Boeing to pay $200 Million for misleading public about 737 Max jet

Boeing has agreed to pay $200 million in fines for misleading the public about the safety of its 737 MAX aircraft that crashed twice, leaving 346 people dead in 2018 and 2019, reports Clifford Law Offices.

The corporation’s fired CEO, Dennis Muilenburg, also agreed to pay fines set by the Securities and Exchange Commission (SEC) that stated Boeing and Muilenburg knew that part of the plane's flight control system was flawed and posed an ongoing safety concern yet told the public that the 737 MAX was safe to fly.  The crashes led to the plane be grounded around the world for some 20 months, one of the longest groundings in aviation history.

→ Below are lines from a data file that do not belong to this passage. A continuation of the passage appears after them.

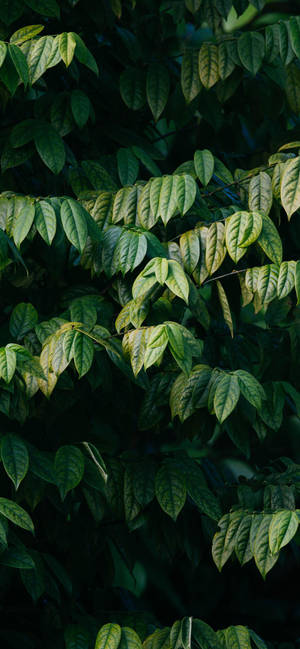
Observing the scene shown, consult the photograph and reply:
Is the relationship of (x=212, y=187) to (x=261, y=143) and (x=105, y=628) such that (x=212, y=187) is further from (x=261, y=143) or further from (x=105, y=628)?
(x=105, y=628)

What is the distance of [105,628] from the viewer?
5.55 feet

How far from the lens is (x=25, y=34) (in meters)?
1.91

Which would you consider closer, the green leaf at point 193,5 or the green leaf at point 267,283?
the green leaf at point 267,283

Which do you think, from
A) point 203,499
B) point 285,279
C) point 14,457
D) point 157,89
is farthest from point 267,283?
point 157,89

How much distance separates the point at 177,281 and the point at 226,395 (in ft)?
0.91

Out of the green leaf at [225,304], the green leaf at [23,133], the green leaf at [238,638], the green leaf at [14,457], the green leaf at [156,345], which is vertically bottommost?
the green leaf at [238,638]

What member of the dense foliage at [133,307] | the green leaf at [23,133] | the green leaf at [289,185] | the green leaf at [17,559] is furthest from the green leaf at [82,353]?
the green leaf at [23,133]

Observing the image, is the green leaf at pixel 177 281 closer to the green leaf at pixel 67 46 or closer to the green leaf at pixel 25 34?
the green leaf at pixel 67 46

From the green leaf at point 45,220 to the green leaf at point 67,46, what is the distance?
316mm

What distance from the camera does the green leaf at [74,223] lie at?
67.9 inches

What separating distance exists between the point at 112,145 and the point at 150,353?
1.12m

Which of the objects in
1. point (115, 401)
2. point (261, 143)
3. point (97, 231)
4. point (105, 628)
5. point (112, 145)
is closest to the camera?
point (105, 628)

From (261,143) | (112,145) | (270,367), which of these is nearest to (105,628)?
(270,367)

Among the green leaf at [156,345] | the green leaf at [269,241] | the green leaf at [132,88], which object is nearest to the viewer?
the green leaf at [156,345]
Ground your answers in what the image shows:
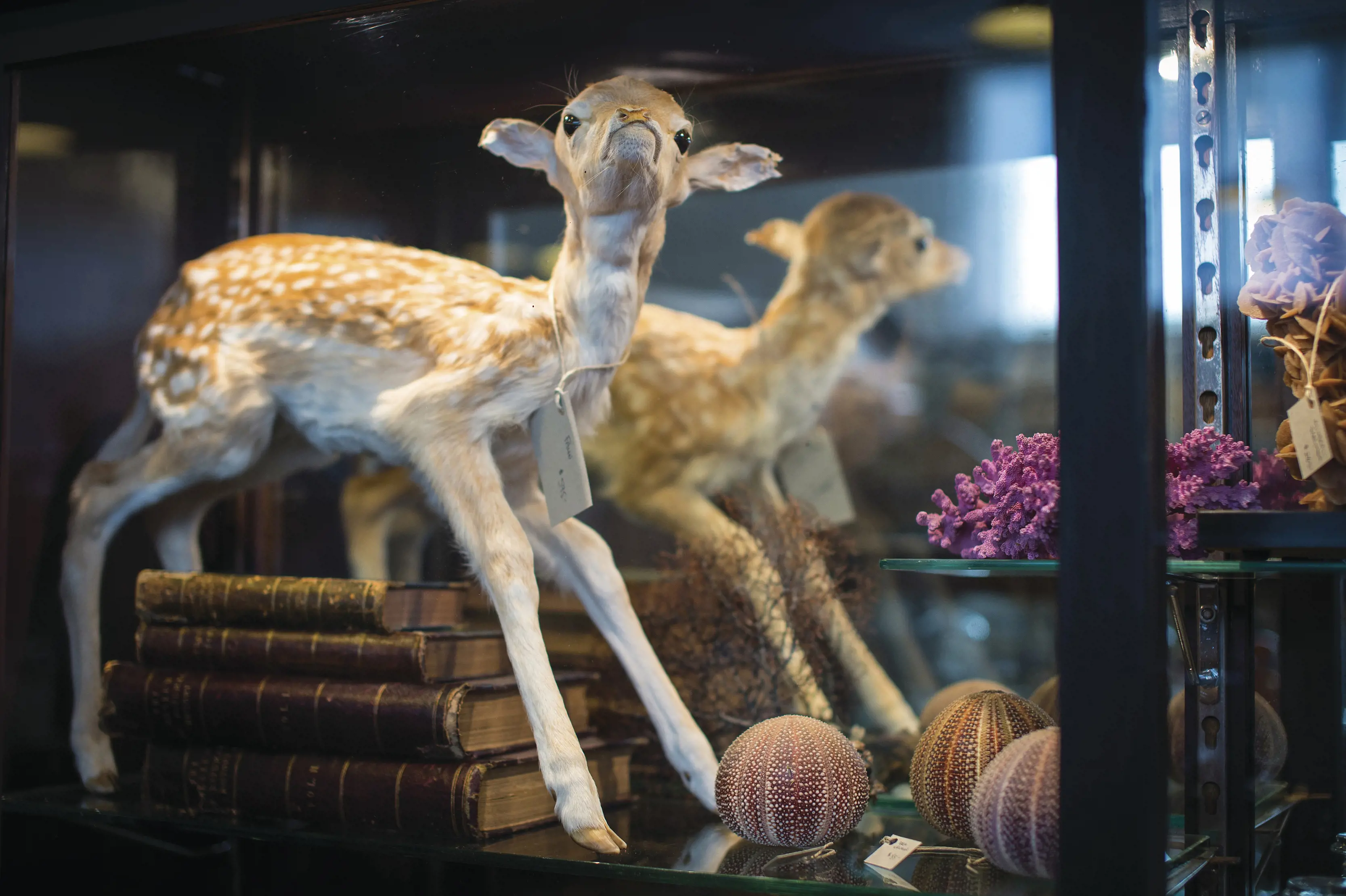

Robert A. Clifford, founder and senior partner of Clifford Law Offices who also serves as Lead Counsel in the pending litigation in federal district court in Chicago against Boeing in the second crash that took 157 lives, said in reaction to today’s news, “Muilenburg or anyone else who persuaded the government to keep the MAX 737 Boeing flying should be fully investigated for conduct that could be criminal in nature.”  Clifford added, “That includes the government examining all communications made between parties at the corporation or to anyone outside of Boeing.”

It is reported that that Boeing and Muilenburg agreed to settle charges of violating the antifraud provisions of U.S. securities laws, but they did not admit or deny the SEC's allegations. Boeing agreed to pay a $200 million settlement, and Muilenburg agreed to pay $1 million. “Muilenburg’s $1 million payment is an insult to the families and this tokenism is reprehensible particularly in light of the $62 million golden parachute he reportedly received upon being fired following the company’s actions,” Clifford said.